Michelle Nijhuis received the Media Award for her articles “Beetle Warfare” and “Bonfire of the Superweeds,” part of a series on western invasions that ran in High Country News on 20 August and 26 November 2007. She is a contributing editor of High Country News. Her reporting on science and the environment has also appeared in Smithsonian, National Geographic, Audubon, and the anthology Best American Science Writing. Nijhuis has won several national honors for her science writing, including the Science Journalism Award from the American Association for the Advancement of Science.
Nearly 40 scientists and graduate students were in Washington, DC, in April to participate in the annual congressional visits event cosponsored by the Biological and Ecological Sciences Coalition (BESC) and the Coalition on Funding Agricultural Research Missions (Co FARM). The two-day event began with a briefing by senior members of the science policy community. Following the briefing, event participants attended a BESC/CoFARM Capitol Hill reception at which Representatives Brian Baird (D–WA) and Brian Bilbray (R–CA) were recognized for their support of biological and agricultural research.
Congressman Baird brings a unique perspective to the House of Representatives as a PhD clinical psychologist who practiced in Washington and Oregon and taught at the university level before his election to Congress. As chairman of the Subcommittee on Research and Science Education of the Science and Technology Committee, Baird has strongly championed investments in all sciences, and defended the integrity of the scientific method and the peer-review grant–making process. Chairman Baird played important roles in the effort to pass the America COMPETES Act, which was signed into law by President Bush last year.
Representative Bilbray led a successful effort supporting inclusion of the biological sciences, social sciences, and interdisciplinary research in legislation reauthorizing the National Science Foundation (NSF).

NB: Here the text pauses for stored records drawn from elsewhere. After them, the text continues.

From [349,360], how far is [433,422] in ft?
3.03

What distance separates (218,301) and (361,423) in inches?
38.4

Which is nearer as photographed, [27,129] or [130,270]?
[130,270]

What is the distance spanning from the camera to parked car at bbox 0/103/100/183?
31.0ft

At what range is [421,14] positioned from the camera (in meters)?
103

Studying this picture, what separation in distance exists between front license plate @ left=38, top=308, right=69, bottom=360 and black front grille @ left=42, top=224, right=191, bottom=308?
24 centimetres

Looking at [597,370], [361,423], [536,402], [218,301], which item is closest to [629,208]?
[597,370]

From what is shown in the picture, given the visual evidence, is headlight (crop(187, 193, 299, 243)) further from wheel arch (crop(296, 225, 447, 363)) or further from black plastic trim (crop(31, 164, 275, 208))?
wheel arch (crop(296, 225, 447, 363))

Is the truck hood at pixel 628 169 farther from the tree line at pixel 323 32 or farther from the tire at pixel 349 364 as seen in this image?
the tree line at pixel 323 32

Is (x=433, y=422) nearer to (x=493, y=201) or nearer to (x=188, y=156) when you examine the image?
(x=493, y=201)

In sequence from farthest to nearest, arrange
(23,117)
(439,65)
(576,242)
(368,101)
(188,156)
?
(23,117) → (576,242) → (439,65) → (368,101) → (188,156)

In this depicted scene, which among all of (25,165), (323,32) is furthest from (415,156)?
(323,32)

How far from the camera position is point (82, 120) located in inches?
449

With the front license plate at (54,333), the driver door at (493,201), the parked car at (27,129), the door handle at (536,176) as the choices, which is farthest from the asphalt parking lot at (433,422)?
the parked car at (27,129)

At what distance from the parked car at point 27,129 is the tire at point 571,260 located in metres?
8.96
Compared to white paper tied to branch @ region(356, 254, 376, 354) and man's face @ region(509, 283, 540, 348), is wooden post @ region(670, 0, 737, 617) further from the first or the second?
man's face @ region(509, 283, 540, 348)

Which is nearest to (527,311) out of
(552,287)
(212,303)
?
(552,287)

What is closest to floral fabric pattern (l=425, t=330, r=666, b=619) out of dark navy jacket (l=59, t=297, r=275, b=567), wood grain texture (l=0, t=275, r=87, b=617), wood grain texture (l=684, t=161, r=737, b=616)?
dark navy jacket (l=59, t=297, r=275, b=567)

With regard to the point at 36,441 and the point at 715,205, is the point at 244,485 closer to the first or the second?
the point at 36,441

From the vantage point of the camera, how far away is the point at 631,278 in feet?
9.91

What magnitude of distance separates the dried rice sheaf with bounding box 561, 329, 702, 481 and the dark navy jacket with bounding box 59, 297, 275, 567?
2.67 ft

Additionally, Bilbray was centrally involved with an effort to include the biological and social sciences in a report that accompanied the NSF Authorization Act of 2007. Representative Bilbray serves on the House Science and Technology Committee, the Committee on Oversight and Government Reform, and the Committee on Veterans’ Affairs.
“Through their actions, Chairman Baird and Representative Bilbray have demonstrated that they understand the best investment for the nation is one that funds all fields of scientific research,” said Robert Gropp, cochair of BESC and AIBS director of public policy. “Answering the grand scientific questions and global challenges we must address in the coming decades requires a comprehensive approach—no one discipline will inform our actions.”
Participating in this year’s congressional visits were the 2008 AIBS Emerging Public Policy Leader Award (EPPLA) recipients, Cheryl Logan and Caroline Ridley. EPPLA Honorable Mention recipients Allison Leidner and Yiwei Wang also participated, as did three former EPPLA recipients. In addition, the Organization of Biological Field Stations—an AIBS member organization and participant-level contributor to the Public Policy Office—also sent four participants.
Participants in this year’s congressional visits event met with approximately 60 different congressional offices.